(Collected data)
———

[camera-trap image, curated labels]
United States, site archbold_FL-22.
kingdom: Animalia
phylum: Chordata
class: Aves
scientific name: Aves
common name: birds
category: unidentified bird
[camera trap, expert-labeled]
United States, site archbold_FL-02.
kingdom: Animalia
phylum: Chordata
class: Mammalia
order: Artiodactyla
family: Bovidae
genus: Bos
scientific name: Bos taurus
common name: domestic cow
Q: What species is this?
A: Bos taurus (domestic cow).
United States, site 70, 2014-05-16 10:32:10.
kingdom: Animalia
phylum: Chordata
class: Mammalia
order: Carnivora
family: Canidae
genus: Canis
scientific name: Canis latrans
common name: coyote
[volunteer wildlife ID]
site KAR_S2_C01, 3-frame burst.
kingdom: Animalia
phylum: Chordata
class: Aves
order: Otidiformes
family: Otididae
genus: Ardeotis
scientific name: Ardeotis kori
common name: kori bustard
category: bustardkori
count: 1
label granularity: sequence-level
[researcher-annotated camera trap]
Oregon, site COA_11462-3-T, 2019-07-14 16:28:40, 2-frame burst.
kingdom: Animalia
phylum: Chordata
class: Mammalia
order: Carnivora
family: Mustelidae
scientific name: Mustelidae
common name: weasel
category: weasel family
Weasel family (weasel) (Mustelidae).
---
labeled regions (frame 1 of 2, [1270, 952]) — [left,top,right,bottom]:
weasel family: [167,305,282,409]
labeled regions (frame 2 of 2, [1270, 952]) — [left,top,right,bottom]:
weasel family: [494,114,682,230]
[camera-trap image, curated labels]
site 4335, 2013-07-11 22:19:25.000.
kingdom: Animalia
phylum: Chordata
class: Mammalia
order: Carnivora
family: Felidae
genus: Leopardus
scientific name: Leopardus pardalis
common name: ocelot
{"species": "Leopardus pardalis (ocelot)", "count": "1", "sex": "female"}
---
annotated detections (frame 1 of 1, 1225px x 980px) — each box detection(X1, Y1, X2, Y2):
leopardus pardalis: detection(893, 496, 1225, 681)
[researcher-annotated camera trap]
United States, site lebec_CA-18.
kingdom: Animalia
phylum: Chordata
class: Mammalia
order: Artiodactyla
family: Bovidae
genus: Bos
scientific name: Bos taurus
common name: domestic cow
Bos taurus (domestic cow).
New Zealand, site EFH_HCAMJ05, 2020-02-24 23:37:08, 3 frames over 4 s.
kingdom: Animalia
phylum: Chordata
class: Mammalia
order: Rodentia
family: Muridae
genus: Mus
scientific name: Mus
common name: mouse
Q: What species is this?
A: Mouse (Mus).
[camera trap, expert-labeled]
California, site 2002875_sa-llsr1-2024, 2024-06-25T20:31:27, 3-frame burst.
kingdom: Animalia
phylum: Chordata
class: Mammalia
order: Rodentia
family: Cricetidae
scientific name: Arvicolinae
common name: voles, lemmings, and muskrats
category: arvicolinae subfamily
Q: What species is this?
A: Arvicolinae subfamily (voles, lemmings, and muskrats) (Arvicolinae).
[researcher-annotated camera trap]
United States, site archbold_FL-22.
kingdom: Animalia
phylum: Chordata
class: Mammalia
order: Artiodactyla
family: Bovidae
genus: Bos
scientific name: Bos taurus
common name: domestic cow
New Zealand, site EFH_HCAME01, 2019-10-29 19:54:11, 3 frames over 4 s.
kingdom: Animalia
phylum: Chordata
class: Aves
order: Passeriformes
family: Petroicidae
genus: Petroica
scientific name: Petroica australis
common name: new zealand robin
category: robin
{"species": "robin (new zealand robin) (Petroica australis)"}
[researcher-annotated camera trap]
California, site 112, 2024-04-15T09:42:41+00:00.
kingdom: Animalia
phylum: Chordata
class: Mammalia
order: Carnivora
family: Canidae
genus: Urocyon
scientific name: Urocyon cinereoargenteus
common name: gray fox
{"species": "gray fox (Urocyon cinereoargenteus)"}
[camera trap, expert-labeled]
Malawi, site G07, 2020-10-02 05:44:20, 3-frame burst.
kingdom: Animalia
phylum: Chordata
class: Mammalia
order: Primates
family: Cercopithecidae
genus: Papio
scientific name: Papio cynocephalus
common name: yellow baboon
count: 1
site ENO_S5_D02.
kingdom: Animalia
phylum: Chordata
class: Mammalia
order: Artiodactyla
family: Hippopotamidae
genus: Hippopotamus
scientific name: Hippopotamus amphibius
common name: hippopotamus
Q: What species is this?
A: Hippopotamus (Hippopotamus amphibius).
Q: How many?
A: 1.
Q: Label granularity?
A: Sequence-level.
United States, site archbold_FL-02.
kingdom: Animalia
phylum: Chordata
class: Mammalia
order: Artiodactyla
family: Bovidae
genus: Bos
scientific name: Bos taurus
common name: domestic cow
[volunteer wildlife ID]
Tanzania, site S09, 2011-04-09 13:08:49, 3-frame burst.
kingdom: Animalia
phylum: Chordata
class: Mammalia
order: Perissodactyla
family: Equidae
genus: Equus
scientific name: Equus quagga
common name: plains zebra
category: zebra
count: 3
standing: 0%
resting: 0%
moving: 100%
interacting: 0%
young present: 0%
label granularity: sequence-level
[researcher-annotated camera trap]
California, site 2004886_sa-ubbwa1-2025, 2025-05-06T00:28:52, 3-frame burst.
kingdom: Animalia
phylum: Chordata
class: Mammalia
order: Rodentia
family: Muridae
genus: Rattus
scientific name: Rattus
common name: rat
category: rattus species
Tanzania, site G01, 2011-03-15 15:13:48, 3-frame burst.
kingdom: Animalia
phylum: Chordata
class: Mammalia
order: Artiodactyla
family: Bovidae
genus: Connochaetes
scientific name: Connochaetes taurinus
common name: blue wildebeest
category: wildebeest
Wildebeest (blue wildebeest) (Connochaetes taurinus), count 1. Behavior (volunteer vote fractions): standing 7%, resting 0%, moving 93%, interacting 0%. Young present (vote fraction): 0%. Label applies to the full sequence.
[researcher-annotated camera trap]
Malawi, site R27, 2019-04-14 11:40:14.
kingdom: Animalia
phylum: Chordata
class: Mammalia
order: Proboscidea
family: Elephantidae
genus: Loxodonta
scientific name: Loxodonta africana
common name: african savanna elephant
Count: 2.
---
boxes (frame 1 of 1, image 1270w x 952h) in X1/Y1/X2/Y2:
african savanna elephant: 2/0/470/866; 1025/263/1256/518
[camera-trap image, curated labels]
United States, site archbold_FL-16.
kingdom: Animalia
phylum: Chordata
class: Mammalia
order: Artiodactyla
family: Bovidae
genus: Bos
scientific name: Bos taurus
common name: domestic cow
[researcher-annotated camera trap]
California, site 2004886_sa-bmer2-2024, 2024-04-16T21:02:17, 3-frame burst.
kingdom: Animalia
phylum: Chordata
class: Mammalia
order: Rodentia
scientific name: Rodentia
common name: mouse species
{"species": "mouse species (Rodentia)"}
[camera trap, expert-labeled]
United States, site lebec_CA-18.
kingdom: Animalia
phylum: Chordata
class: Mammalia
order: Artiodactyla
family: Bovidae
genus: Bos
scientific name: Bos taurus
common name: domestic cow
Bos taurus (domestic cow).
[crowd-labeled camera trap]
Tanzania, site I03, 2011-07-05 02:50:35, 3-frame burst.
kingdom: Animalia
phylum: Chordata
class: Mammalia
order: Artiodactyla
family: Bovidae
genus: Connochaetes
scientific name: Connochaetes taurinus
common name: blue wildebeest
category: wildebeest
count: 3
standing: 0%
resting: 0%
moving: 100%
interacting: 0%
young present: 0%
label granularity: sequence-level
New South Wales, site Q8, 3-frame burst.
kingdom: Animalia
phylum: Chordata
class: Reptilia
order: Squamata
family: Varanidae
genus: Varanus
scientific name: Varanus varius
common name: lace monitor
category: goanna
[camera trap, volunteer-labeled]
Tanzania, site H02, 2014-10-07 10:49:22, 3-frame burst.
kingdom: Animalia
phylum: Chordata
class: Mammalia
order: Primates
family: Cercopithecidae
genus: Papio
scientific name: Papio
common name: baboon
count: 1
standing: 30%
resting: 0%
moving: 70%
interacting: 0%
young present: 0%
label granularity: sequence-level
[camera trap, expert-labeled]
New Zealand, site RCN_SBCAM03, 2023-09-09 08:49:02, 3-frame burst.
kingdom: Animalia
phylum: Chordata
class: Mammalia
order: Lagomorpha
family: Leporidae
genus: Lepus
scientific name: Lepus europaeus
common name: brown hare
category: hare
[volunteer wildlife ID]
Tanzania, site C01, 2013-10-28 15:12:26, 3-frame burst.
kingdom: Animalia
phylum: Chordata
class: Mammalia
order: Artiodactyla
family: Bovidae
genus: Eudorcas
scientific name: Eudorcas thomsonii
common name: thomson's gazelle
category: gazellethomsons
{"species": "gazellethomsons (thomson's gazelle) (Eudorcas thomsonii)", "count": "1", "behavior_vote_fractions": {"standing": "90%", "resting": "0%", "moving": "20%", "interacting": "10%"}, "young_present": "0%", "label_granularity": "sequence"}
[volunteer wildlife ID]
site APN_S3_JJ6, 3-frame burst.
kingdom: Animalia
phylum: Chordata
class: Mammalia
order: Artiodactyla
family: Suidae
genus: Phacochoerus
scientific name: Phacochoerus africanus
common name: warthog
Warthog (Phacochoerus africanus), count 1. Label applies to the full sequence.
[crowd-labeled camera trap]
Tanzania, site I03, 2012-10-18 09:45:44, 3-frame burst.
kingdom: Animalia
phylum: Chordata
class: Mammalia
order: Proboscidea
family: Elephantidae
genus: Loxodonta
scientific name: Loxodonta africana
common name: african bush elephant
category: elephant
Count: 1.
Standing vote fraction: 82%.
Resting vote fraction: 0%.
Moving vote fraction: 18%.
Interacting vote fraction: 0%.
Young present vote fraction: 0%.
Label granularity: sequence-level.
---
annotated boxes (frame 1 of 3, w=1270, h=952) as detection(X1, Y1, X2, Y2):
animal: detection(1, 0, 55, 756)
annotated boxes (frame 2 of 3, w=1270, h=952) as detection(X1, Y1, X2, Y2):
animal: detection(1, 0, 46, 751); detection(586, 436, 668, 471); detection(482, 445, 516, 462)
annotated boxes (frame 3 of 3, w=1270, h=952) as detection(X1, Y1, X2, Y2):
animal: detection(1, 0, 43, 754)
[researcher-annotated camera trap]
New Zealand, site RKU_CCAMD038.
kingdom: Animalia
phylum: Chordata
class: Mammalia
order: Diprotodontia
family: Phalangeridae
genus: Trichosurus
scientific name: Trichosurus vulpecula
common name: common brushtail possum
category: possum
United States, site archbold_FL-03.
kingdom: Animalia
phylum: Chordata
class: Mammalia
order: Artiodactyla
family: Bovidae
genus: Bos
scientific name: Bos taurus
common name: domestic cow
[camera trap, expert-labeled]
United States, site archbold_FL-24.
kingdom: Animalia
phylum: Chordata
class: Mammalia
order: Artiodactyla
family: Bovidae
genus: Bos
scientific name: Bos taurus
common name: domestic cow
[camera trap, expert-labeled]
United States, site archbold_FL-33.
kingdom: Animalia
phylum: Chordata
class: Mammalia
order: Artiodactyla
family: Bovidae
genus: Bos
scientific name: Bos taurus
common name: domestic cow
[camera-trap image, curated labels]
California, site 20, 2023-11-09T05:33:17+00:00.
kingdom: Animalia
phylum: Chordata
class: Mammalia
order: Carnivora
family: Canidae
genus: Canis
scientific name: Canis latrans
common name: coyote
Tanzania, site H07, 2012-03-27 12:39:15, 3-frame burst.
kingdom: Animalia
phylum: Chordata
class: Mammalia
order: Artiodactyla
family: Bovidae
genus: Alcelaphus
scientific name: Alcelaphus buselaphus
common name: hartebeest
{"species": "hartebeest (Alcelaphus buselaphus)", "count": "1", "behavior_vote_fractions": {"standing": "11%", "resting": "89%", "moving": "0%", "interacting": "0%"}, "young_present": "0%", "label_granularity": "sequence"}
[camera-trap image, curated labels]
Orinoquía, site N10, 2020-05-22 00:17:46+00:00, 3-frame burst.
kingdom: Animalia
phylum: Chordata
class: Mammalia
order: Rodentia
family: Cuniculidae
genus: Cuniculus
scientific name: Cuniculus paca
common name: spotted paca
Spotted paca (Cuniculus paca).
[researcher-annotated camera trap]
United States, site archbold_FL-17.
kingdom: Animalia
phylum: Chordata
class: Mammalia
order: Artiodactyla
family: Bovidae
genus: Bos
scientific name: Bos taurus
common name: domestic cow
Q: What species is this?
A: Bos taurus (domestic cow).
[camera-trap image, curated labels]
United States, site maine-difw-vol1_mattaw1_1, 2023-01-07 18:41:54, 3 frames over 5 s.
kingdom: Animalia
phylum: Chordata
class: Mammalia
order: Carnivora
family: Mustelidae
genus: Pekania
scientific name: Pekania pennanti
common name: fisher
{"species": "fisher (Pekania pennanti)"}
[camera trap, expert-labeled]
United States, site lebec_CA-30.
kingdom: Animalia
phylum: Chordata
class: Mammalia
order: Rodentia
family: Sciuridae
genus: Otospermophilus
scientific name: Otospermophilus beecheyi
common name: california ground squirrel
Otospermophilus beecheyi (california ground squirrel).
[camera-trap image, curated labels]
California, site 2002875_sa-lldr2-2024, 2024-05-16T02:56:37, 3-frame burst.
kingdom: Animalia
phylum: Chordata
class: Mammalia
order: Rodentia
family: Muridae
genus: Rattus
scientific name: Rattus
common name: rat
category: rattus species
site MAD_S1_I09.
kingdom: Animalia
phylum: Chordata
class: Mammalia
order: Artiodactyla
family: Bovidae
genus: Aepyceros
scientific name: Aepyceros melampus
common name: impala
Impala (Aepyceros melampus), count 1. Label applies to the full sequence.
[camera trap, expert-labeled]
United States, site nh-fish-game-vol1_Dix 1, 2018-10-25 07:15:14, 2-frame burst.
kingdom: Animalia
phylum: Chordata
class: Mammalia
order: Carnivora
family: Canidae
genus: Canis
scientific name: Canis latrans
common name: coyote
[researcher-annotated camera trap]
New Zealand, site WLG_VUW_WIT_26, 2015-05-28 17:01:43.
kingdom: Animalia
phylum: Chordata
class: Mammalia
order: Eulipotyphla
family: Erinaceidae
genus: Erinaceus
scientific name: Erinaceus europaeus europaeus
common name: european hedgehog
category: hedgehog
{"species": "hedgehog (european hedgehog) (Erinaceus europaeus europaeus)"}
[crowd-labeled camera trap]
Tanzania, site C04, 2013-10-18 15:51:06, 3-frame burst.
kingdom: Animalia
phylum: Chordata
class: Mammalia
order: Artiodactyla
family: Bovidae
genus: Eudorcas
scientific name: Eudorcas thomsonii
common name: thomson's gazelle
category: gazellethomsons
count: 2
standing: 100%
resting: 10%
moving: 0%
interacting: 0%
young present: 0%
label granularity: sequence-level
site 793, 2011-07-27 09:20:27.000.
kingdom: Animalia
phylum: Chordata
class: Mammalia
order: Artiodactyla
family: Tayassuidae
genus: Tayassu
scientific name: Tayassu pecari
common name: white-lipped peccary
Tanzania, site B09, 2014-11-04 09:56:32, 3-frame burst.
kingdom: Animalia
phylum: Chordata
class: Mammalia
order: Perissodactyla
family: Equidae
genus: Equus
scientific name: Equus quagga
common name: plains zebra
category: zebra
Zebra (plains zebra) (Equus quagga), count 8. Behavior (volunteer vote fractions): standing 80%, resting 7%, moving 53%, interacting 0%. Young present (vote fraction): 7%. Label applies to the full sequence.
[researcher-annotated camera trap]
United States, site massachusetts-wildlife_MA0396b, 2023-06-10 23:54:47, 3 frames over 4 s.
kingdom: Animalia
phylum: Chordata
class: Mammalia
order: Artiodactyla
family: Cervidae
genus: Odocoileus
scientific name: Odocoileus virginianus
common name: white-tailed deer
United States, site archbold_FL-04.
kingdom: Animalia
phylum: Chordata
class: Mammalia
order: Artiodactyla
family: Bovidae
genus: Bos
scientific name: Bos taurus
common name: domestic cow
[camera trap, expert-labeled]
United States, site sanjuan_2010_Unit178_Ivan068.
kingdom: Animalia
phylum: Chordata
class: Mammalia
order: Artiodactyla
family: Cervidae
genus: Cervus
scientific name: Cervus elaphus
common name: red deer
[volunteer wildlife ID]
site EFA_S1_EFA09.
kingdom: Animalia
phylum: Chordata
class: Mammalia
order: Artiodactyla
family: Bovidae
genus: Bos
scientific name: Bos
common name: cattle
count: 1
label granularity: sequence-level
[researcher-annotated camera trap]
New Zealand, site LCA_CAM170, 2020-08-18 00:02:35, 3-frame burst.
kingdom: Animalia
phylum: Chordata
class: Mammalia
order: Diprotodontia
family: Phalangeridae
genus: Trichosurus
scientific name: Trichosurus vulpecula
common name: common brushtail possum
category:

———

PROMPT: The reply should consist solely of the lines above from the one that has "standing: 100%" through the one that has "United States, site sanjuan_2010_Unit178_Ivan068.", reproduced exactly.

OUTPUT FOR THIS EXERCISE:
standing: 100%
resting: 10%
moving: 0%
interacting: 0%
young present: 0%
label granularity: sequence-level
site 793, 2011-07-27 09:20:27.000.
kingdom: Animalia
phylum: Chordata
class: Mammalia
order: Artiodactyla
family: Tayassuidae
genus: Tayassu
scientific name: Tayassu pecari
common name: white-lipped peccary
Tanzania, site B09, 2014-11-04 09:56:32, 3-frame burst.
kingdom: Animalia
phylum: Chordata
class: Mammalia
order: Perissodactyla
family: Equidae
genus: Equus
scientific name: Equus quagga
common name: plains zebra
category: zebra
Zebra (plains zebra) (Equus quagga), count 8. Behavior (volunteer vote fractions): standing 80%, resting 7%, moving 53%, interacting 0%. Young present (vote fraction): 7%. Label applies to the full sequence.
[researcher-annotated camera trap]
United States, site massachusetts-wildlife_MA0396b, 2023-06-10 23:54:47, 3 frames over 4 s.
kingdom: Animalia
phylum: Chordata
class: Mammalia
order: Artiodactyla
family: Cervidae
genus: Odocoileus
scientific name: Odocoileus virginianus
common name: white-tailed deer
United States, site archbold_FL-04.
kingdom: Animalia
phylum: Chordata
class: Mammalia
order: Artiodactyla
family: Bovidae
genus: Bos
scientific name: Bos taurus
common name: domestic cow
[camera trap, expert-labeled]
United States, site sanjuan_2010_Unit178_Ivan068.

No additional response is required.